Hi, I just read this post and, as a fellow author myself, I hope my comments are helpful and constructive.
This post is poorly structured and not reviewed (nor re-read by the author before posting):
- The table of contents doesn’t properly show what the reader is about to go through (e.g. the introduction is not seen anywhere)
- Titles are inconsistent (i.e. why does the 3rd and 5th section have a number but the 4th doesn’t?)
- The content is repeated (the code snippets)
Also, I think it provides 0 value to the reader. While the theory explained made make sense and it’s written in an understandable manner, that doesn’t mean it teaches how to use machine learning and statistical arbitrage on pairs (as ANYONE would expect when coming across this post). The code itself is worthless: we’re taught to get the data, transform it and build a RF. Many other posts do so with better explanations.
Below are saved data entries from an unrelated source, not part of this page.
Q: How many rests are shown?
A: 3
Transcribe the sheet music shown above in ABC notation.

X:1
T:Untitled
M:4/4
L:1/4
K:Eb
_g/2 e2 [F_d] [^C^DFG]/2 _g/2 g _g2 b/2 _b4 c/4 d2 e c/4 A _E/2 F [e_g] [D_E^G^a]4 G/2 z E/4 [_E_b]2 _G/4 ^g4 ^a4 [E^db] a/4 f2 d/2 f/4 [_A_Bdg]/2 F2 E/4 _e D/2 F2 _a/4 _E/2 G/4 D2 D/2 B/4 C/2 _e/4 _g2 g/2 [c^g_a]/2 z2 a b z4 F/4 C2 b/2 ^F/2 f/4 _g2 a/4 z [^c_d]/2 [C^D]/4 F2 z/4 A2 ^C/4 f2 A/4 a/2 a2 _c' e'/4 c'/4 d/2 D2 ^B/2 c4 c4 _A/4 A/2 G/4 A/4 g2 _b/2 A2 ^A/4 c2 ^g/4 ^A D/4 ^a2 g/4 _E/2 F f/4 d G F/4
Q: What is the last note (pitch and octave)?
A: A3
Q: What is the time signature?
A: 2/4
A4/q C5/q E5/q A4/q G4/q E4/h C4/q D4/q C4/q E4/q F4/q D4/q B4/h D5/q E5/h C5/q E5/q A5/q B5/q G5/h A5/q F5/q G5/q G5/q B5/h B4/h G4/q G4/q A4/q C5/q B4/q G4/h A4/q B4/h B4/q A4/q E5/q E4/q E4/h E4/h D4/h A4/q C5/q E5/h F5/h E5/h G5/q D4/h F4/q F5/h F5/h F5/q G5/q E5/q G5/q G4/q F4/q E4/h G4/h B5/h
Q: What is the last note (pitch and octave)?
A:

If you’re talking about mean regression strategies, stationarity, cointegration… Why don’t you use Python to compute those? “Live-test” the pair you’ve used and show the results (even if they’re bad—we expect to learn, not to get the perfect trading pair).
Also, if you build a model that’s money-related, you must ALWAYS compute any kind of USEFUL metric to assess its performance. Accuracy is cool and insightful, but the purpose is to make money and that’s what should be optimized IMO.
Hope my humble opinion helps to make future contents better.